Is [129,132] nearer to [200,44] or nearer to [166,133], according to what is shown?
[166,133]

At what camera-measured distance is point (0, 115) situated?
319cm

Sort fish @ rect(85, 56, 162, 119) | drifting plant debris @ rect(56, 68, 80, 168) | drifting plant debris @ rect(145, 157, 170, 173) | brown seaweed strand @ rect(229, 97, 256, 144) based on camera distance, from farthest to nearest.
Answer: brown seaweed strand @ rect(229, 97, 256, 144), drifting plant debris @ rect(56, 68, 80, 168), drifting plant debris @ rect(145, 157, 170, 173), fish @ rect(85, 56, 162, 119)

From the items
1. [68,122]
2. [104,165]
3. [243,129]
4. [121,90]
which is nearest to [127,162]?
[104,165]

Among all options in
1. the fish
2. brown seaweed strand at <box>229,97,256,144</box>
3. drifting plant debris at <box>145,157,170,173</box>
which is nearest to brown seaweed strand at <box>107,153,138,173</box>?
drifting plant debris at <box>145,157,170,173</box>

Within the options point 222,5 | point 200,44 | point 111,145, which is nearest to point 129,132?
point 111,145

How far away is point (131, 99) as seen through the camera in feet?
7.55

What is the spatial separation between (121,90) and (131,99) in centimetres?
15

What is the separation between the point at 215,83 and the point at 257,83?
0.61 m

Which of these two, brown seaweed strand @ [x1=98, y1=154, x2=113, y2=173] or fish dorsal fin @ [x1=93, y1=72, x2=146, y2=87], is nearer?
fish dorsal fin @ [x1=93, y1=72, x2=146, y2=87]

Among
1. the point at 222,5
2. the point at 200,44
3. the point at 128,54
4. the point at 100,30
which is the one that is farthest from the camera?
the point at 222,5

--

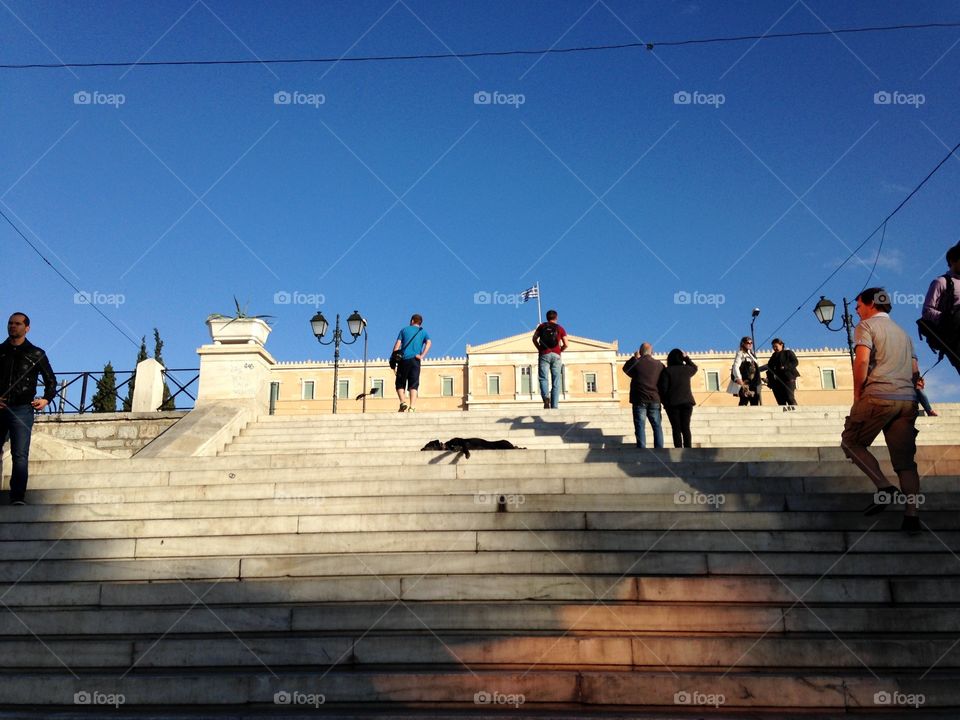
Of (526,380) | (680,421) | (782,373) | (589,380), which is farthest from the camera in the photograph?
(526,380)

...

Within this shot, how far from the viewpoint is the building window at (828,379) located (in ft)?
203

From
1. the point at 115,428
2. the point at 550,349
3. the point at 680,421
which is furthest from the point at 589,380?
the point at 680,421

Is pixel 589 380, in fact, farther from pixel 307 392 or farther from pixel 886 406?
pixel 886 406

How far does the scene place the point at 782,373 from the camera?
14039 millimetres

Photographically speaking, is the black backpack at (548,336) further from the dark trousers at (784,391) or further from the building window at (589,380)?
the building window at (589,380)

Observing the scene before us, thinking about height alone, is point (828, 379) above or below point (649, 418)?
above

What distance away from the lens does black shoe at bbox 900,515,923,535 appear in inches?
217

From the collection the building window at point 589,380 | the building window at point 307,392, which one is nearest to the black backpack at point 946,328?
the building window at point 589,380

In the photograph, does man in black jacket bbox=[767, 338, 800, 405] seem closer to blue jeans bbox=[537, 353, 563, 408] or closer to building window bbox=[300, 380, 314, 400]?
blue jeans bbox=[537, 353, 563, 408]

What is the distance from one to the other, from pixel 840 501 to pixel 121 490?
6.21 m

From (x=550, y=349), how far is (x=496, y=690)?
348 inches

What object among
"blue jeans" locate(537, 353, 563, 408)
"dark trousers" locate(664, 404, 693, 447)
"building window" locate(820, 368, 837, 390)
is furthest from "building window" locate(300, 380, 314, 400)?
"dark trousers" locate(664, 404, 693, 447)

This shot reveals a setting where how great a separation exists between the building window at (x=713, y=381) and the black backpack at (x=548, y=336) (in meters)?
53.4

**What you have to do:**
From the entries above, pull out each line that contains the string "between". Treat uppercase and lowercase as different.

**Expected output:**
What is the spatial separation between (121,90) and (131,99) in centimetres?
What is the separation between the point at 215,83 and the point at 257,83?
This shot reveals a setting where how great a separation exists between the building window at (x=713, y=381) and the black backpack at (x=548, y=336) (in meters)?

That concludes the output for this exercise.